:: Data to process ::
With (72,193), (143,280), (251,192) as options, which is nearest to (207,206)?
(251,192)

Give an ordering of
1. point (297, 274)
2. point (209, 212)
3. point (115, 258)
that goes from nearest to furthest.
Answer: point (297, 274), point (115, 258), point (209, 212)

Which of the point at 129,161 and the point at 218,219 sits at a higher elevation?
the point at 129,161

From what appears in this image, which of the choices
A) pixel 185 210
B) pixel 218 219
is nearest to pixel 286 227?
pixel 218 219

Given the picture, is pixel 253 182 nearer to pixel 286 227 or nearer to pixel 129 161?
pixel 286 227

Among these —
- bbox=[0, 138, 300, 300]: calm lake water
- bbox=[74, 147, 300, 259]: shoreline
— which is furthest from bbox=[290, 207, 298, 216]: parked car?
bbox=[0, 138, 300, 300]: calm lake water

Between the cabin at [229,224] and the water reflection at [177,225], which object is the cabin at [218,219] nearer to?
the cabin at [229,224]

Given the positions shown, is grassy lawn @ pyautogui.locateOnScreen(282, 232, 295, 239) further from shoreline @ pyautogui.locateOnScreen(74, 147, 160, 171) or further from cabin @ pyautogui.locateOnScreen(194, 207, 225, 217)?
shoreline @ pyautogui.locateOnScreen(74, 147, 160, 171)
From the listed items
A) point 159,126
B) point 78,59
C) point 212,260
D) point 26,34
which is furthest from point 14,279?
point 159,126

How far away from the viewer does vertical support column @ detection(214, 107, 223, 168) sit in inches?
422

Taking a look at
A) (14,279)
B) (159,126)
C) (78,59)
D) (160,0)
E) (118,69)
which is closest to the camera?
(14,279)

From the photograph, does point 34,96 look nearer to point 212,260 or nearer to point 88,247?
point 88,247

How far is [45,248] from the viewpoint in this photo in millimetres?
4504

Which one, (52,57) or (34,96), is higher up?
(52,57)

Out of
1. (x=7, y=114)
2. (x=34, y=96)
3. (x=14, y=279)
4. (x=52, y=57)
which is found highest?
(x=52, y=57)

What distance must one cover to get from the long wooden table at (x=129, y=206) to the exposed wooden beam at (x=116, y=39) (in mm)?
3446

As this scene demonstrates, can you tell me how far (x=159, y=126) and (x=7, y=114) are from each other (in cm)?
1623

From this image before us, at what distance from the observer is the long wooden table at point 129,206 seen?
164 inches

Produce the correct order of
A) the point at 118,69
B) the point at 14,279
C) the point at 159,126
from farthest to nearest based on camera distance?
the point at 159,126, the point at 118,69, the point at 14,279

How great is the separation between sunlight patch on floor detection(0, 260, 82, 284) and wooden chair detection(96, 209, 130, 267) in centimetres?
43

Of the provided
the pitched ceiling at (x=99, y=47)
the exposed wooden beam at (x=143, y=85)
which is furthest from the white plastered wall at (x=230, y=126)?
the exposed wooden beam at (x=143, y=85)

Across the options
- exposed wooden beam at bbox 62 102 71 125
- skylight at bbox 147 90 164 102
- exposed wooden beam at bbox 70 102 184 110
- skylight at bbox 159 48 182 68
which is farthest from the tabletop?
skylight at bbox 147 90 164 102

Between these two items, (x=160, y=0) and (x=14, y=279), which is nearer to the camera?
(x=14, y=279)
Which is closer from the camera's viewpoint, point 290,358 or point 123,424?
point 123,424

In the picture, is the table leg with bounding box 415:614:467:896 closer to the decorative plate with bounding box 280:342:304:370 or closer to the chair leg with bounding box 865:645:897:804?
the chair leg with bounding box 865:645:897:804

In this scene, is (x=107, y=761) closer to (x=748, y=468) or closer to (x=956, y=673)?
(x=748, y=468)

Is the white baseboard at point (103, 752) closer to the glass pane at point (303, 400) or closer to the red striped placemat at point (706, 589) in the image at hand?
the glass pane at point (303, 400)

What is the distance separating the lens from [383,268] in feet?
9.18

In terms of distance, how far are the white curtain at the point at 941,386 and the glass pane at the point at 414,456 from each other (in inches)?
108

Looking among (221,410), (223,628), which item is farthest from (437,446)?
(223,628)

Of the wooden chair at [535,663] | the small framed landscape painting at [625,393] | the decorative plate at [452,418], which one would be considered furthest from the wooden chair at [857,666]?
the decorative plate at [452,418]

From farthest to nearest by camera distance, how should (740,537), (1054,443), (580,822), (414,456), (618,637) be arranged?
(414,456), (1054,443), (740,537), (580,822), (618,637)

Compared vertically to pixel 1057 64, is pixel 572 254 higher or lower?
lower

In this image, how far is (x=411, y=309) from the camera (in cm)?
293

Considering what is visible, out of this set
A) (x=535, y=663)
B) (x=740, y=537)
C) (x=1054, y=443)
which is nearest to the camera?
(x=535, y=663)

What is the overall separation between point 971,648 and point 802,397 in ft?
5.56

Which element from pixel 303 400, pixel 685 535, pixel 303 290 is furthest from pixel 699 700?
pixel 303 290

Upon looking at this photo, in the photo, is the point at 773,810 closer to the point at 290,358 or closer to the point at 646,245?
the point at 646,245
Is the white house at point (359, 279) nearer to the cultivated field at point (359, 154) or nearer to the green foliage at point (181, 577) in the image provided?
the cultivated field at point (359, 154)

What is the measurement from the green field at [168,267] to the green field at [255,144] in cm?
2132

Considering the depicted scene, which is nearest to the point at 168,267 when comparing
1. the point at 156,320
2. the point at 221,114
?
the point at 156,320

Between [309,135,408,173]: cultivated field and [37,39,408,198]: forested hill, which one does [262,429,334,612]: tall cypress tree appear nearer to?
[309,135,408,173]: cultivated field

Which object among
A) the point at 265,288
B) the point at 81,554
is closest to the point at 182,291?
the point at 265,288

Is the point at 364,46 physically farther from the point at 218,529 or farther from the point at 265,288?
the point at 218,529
:::
• [Written instruction] Reproduce word for word everything from the line containing "Which element from" down to the final line of the data.

• [Result]
Which element from pixel 303 400, pixel 685 535, pixel 303 290 is furthest from pixel 699 700?
pixel 303 290

Upon looking at this photo, in the photo, is the point at 773,810 closer to the point at 290,358 or closer to the point at 646,245?
the point at 646,245
Is the white house at point (359, 279) nearer to the cultivated field at point (359, 154) or nearer to the green foliage at point (181, 577) in the image provided?
the cultivated field at point (359, 154)

What is the measurement from the green field at [168,267] to the green field at [255,144] in cm?
2132

Considering the depicted scene, which is nearest to the point at 168,267 when comparing
1. the point at 156,320
2. the point at 221,114
?
the point at 156,320

Between [309,135,408,173]: cultivated field and [37,39,408,198]: forested hill, which one does [262,429,334,612]: tall cypress tree appear nearer to?
[309,135,408,173]: cultivated field

Which object among
A) the point at 265,288
B) the point at 81,554
is closest to the point at 182,291?
the point at 265,288

Is the point at 364,46 physically farther from the point at 218,529 or farther from the point at 265,288?
the point at 218,529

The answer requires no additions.